More Interesting Facts About,

the dragon paradox...

It's really no wonder I became so obsessed. However, there was a problem: none of my fonts were aligned. Books and documentaries disagreed about whether dragons were friendly or aggressive, two-legged or four-legged, a few meters long or a few hundred. Looking directly at global myths and legends only frustrated me even more: everything seemed inconsistent, as if these things were made up... But I wasn't ready to give in: 'obviously,' I assured myself, "there are multiple species of dragons, and different species." cultures have interacted with different ones.” This taxonomy-based explanation for the divergences in folklore was the loophole that many of my favorite dragon media employed anyway.
the dragon paradox
So, I began obsessively categorizing dragons in fiction and. mythology, disqualifying interpretations that didn't meet my made-up criteria for 'real dragons' If a dragon had hair: It wasn't a dragon, if it couldn't fly: It wasn't a dragon, if it sang about reading... actually those dragons. They got a pass, I thought blue was cool. Looking back, this total obsession with ranking is... kind of fun, and kind of, uh... I spent a lot of time wandering around imagined realms during this period, researching and looking for dragons And while I remember being happy, I also remember feeling isolated and generally confused by the fact that everyone seemed to interact with the world so differently than I did.
the dragon paradox
And somehow, I thought the solution was… to talk more about dragons. I felt that if I could explain the topic well enough, if I could unravel the taxonomy and resolve the paradox, I could… I don't know. So it almost felt like fate when at the peak of my dragon-themed social idiosyncrasy, DreamWorks released the first film How to Train Your Dragon: A Story About Dragons, but Also About Otherness; maturity; empathy; loneliness; and being an outsider because you like dragons too much.

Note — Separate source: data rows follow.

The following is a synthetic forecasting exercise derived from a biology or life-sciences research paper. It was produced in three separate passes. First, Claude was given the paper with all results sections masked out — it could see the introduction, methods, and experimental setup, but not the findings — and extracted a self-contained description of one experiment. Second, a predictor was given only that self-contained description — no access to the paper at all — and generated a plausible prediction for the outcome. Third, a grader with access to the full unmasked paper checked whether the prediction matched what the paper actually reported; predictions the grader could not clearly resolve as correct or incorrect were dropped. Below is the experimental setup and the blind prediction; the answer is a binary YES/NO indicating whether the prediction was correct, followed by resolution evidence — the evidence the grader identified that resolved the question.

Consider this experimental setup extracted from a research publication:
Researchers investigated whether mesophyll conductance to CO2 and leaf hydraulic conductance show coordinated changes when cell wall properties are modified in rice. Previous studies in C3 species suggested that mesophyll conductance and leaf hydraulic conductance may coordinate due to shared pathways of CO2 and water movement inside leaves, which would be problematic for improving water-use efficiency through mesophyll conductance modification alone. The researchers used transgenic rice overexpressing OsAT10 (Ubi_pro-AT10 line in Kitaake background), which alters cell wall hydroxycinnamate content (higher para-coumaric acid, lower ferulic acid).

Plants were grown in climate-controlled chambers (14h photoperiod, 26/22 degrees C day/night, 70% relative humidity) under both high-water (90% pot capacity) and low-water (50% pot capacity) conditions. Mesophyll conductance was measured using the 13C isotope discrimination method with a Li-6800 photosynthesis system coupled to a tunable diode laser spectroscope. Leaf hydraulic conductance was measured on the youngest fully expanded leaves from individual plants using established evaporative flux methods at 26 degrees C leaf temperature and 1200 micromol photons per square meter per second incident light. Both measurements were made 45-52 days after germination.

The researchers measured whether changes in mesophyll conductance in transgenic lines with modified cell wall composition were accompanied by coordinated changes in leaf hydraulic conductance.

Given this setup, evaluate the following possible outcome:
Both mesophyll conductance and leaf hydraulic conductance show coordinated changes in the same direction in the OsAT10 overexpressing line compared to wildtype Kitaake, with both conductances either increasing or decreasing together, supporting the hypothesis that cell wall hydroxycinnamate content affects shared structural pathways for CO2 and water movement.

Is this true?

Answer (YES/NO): NO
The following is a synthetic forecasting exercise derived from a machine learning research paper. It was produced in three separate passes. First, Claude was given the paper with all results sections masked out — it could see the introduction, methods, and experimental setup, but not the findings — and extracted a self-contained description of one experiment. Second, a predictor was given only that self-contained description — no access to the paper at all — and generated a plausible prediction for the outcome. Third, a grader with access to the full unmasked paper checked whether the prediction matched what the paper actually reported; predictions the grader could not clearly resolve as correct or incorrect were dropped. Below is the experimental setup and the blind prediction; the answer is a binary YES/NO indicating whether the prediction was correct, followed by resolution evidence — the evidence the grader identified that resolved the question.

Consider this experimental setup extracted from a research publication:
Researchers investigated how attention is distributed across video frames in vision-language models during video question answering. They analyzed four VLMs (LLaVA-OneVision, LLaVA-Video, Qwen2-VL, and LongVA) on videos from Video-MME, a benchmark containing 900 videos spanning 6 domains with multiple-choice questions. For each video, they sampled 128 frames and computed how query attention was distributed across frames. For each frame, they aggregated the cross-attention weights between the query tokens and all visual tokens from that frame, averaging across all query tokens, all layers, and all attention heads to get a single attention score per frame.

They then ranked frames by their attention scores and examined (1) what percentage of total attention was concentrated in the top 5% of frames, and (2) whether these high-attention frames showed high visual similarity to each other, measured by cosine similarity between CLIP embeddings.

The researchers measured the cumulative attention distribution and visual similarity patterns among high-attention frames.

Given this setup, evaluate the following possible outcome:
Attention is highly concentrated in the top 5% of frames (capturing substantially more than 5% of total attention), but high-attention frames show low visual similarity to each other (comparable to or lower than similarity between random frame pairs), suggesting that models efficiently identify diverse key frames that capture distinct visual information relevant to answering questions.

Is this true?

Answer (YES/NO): NO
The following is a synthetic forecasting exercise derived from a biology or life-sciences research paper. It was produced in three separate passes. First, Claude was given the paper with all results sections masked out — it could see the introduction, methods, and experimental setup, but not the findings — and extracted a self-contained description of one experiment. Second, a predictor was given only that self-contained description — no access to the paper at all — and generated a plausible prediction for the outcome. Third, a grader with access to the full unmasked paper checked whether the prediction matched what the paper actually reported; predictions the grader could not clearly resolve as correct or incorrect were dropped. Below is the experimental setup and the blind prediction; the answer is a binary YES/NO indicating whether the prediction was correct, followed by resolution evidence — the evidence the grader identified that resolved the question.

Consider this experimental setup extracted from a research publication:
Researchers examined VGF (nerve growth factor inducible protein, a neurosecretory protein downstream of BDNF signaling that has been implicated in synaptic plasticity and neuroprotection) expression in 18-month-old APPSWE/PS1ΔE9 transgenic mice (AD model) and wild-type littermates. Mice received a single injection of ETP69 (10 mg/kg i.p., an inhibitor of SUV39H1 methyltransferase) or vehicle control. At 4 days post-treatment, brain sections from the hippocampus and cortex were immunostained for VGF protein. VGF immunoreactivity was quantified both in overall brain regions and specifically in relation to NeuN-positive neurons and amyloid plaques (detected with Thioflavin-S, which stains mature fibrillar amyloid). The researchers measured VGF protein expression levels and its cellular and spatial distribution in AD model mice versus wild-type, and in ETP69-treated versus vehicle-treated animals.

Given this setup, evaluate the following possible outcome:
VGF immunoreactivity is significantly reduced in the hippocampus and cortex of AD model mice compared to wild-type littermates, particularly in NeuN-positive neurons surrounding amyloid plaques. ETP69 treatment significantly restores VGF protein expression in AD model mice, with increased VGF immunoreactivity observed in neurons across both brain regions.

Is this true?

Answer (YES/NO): NO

Yes, it's no surprise that this movie struck a chord with my young self. At its core, How to Train Your Dragon explores why a social outsider might sympathize or even relate to the non-human or monstrous.
At the beginning of the film, the main character Hiccup desires social acceptance, which in his Viking culture requires physical strength and an unthinking willingness to commit violence against another demonized person (in this case, dragons), two traits he clearly lacks. When he finally gets the chance to slay a dragon and get approval, his guilt prevents him from finishing the job: "I did this." Instead, he nurses the creature back to health, and although Hiccup believes that the reason he befriended the dragon instead of killing it is because he is weak and thinks too much, it becomes clear that the real reason is because he couldn't. avoid connecting with the dragon. situation.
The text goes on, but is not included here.